Verifica-se que a participação histórica das mulheres não foi suficiente para quebrar os paradigmas do patriarcado, do machismo que impera na sociedade moderna e, por consequência, em grande parte das ciências.

Na organização social de gênero, homens e mulheres são alocados em lugares hierarquicamente diferenciados. A religião, indiscutivelmente, é uma das responsáveis pela produção e reprodução dessa hierarquia dos sexos, sacralizando papéis sociais culturalmente construídos. A religião, no campo da construção simbólica, tem cumprido a função social de constituição do feminino e do masculino, e é uma das grandes responsáveis pela inferiorização e secundarização das mulheres na sociedade brasileira (GEBARA, 2000).

* [Registros fornecidos]:
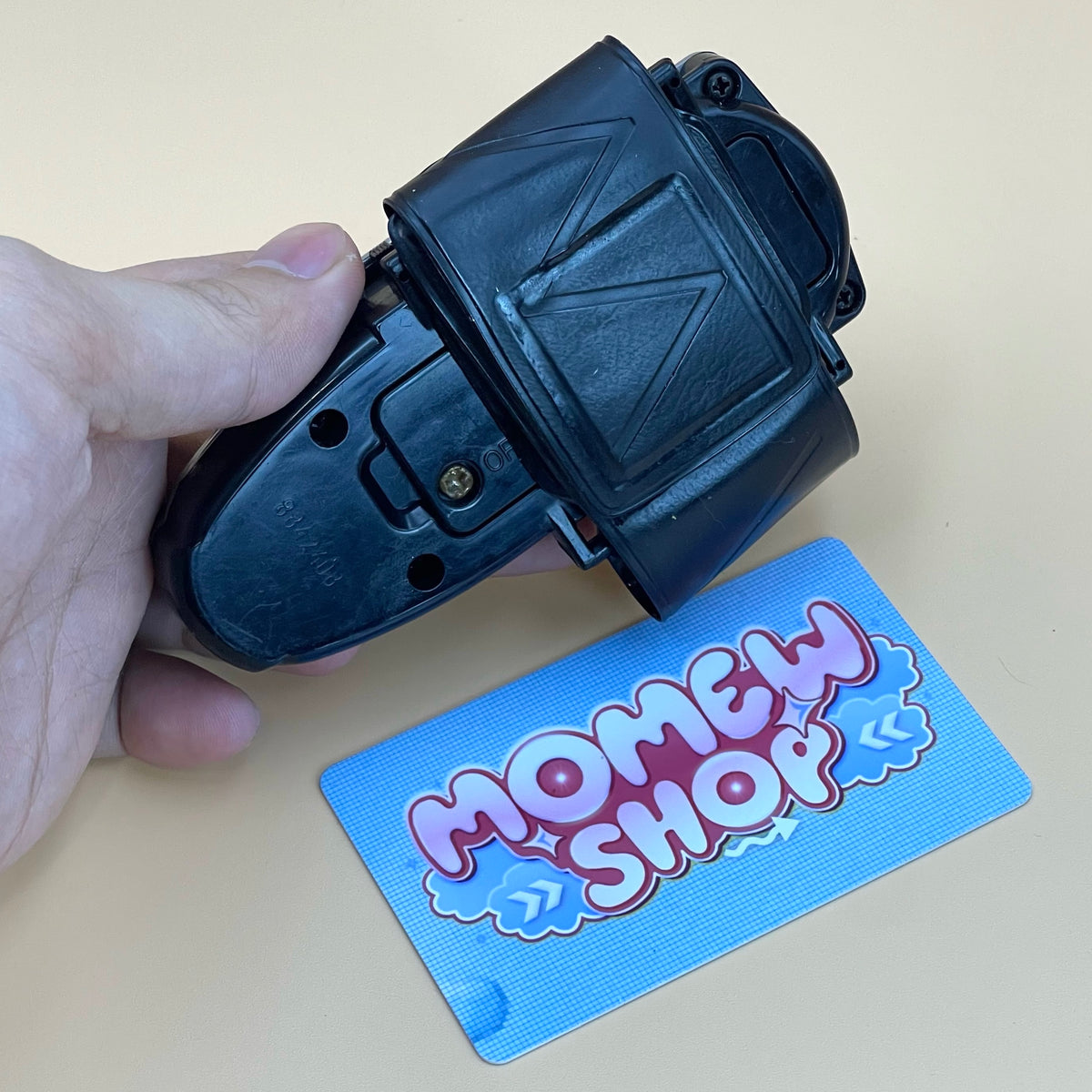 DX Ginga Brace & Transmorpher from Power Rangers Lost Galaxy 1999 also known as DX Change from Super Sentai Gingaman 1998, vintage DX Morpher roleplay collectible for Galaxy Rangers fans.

==

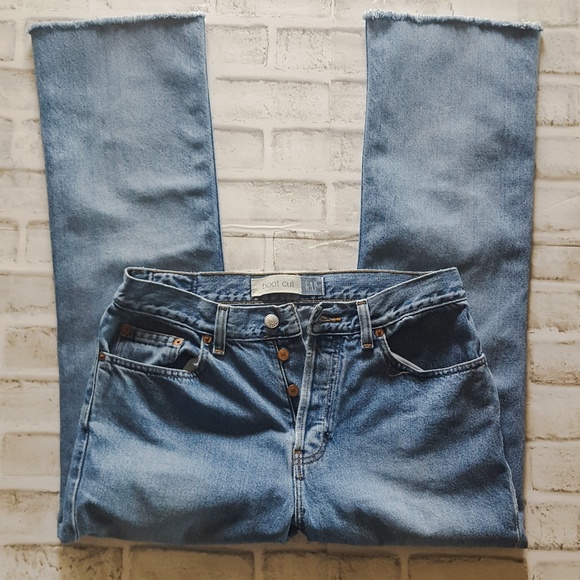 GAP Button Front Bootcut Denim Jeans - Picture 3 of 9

* [Instruções de trabalho]: Repita palavra por palavra o trecho do texto de estudo entre "Verifica-se que a" e "brasileira (GEBARA, 2000).", inclusive.

* [Exercício resolvido]:
Verifica-se que a participação histórica das mulheres não foi suficiente para quebrar os paradigmas do patriarcado, do machismo que impera na sociedade moderna e, por consequência, em grande parte das ciências.

Na organização social de gênero, homens e mulheres são alocados em lugares hierarquicamente diferenciados. A religião, indiscutivelmente, é uma das responsáveis pela produção e reprodução dessa hierarquia dos sexos, sacralizando papéis sociais culturalmente construídos. A religião, no campo da construção simbólica, tem cumprido a função social de constituição do feminino e do masculino, e é uma das grandes responsáveis pela inferiorização e secundarização das mulheres na sociedade brasileira (GEBARA, 2000).